Freedom isn’t defended by shouting.
It’s defended by standing.
4. A Nation Drifts When the Church Sleeps
Our nation has seen cultural storms: moral confusion, addiction, violence, broken homes, attacks on truth, division like we haven’t seen in decades, and a generation searching for identity in all the wrong places. But these storms aren’t merely political. They are spiritual symptoms of a spiritual sickness.
When the Church loses its voice, the culture loses its anchor.
And too many believers — good, sincere people — have been convinced that faith should remain quiet, private, and unspoken in the public square. But Jesus never called us to be invisible. He called us to be light.
“Ye are the light of the world. A city that is set on an hill cannot be hid.”
Matthew 5:14 (KJV)
Light doesn’t argue with darkness.
Light simply shines.
When Christians live out their faith boldly and lovingly, communities change, families heal, children flourish, and freedom has a chance to breathe.
5. Faith Forms Citizens Who Can Sustain Freedom
Political freedom without spiritual freedom is a hollow shell. The gospel frees people internally — from guilt, sin, fear, and shame. That kind of liberty creates men and women with strong moral backbones.

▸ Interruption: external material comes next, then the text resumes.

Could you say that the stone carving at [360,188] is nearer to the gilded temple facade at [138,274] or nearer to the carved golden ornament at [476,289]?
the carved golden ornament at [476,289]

Faith creates honest workers.
Faith creates loving parents.
Faith creates compassionate neighbors.
Faith creates responsible citizens.
And responsible citizens keep a nation free.
Tocqueville, the French historian who studied early American life, famously wrote that America’s greatness was not found in its government or cities but in its churches:
“America is great because America is good. If America ceases to be good, America will cease to be great.”
Goodness is not produced by politics.
It is produced by Christ in the human heart.
6. The Path Forward: Faith That Acts, Freedom That Lives
So what do we do in a time when our culture feels increasingly unmoored from truth?
We don’t panic.
We don’t despair.
We don’t hide.
We live boldly, faithfully, prayerfully, and publicly as followers of Jesus Christ.
We teach our children not just patriotism, but righteousness.
We serve our neighbors with compassion.
We speak truth even when it’s unpopular.
We defend liberty by living moral, Christ-centered lives.
Freedom is not maintained by force — it is maintained by character.
And character comes from faith.
This has always been the story of America:
Not perfect people, but redeemed people.
Not flawless leaders, but God-fearing citizens.
Not a nation sustained by politics, but by Providence.
As long as this land has believers who walk humbly with God, love their neighbors, stand for truth, and shine the light of Christ… freedom will not vanish from our mountains.
And maybe — just maybe — our best days of faith and freedom are still ahead.